Сам Михаил долгое время не был способен на какой-то решительный шаг. И Елена первая начала говорить знакомым (преподнося это как свою головную боль) – что сын упустил время, и уже не создаст семьи. Впрочем это и неудивительно. Он порядочный, воспитанный, скромный, а нынешние девицы…
Но всё изменилось в один день. Вернее, в один вечер. Елена дождалась сына с работы (Михаил был юристом в одной преуспевающей компании). Она сварила свой несравненный кофе и поставила на стол сырники. Настоящее произведение искусства – небольшие, подрумянившиеся, благоухающие ванилью…
Елена знала, что после ужина сын займется своими делами, он почти всегда брал работу домой. А она посмотрит два сериала подряд, а потом еще почитает детектив – пока глаза не станут слипаться.
Но Михаил нынче не уделил внимания своим любимым сырникам. Он сказал:
Мама, я встретил девушку…
По идее Елена должна была ждать этой фразы и радоваться. Наконец сын заинтересовался кем-то настолько, что решил рассказать об этом ей! Но мать ощутила укол ревности и желание все отодвинуть на неопределенный срок.
Ну что ж, хорошо, – осторожно сказала она, понимая, что иной ответ будет выглядеть странно, – Надеюсь, вы не поступите, как нынешняя молодежь… В наше время встречались по несколько лет, прежде, чем…

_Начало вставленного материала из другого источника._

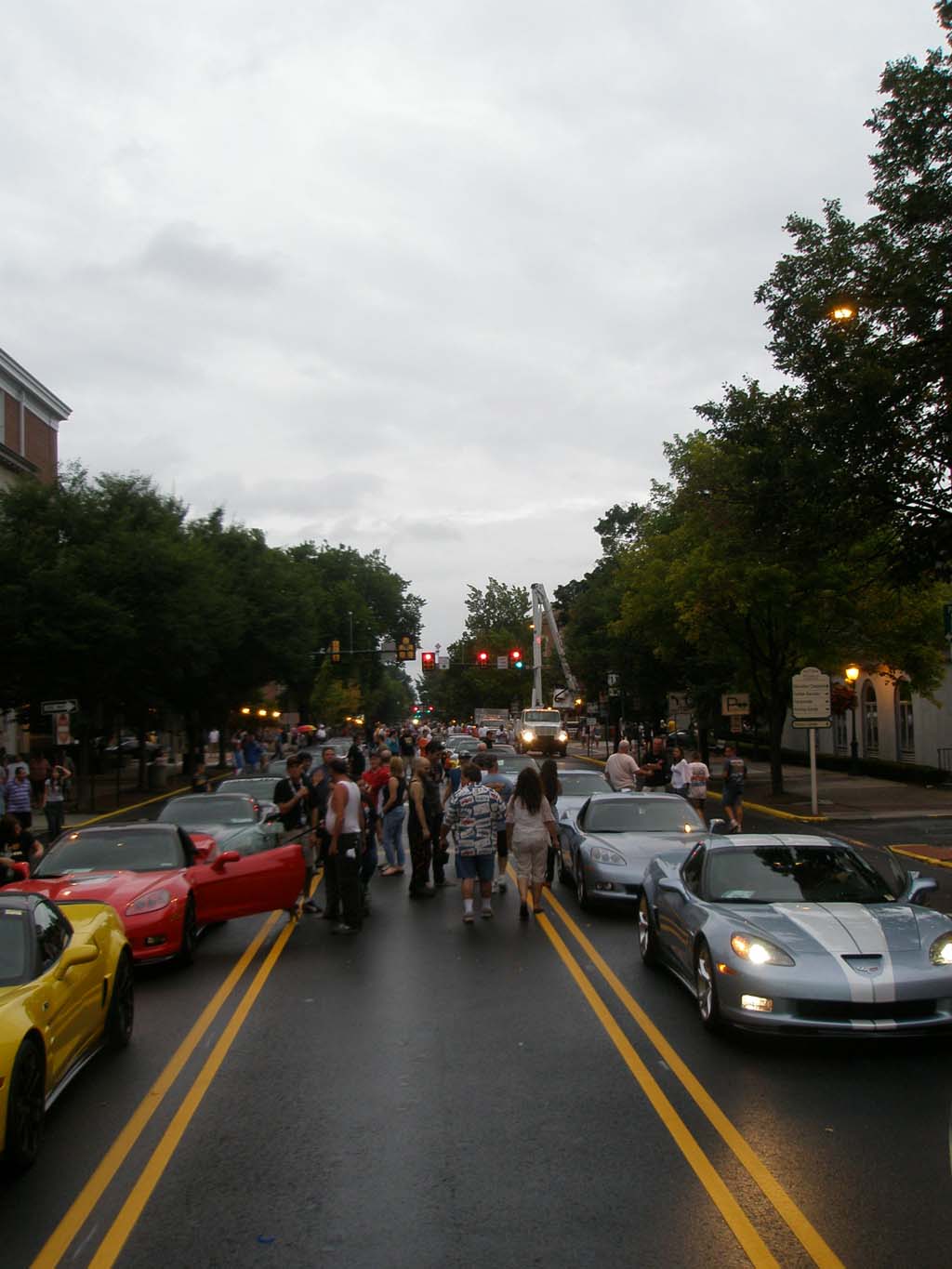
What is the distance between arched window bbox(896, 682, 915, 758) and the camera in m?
40.3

Я об этом и хотел сказать. Мам, мы сняли квартиру – так что я зашел поужинать… с тобой вот поговорить, а потом пойду к Жене…
Елене показалось, что из под нее выбили стул. Мало того, что сын так легко и спокойно принял для себя эту «психологию разв—рата», (в лексиконе Елены так именовалось «сожительство, так эта девушка (которую Елене хотелось назвать другим, гораздо более крепким словом), в одночасье отобрала у нее Мишку…
И она согласилась? Вот так просто пойти жить на квартиру? – начала Елена с возрастающим негодованием.
Михаил уловил патетику в материнском голосе и вздохнул про себя. Мать, и весь этот мирок, который она создала – напоминал тысячу раз прочитанную и перечитанную книгу.
Здесь всё так и будет — до той поры, пока мать не состарится, и не сляжет. Но и тогда она станет отдавать приказы из постели, будет грозно трясти пальцем, и говорить, что не допустит в своем доме того или этого.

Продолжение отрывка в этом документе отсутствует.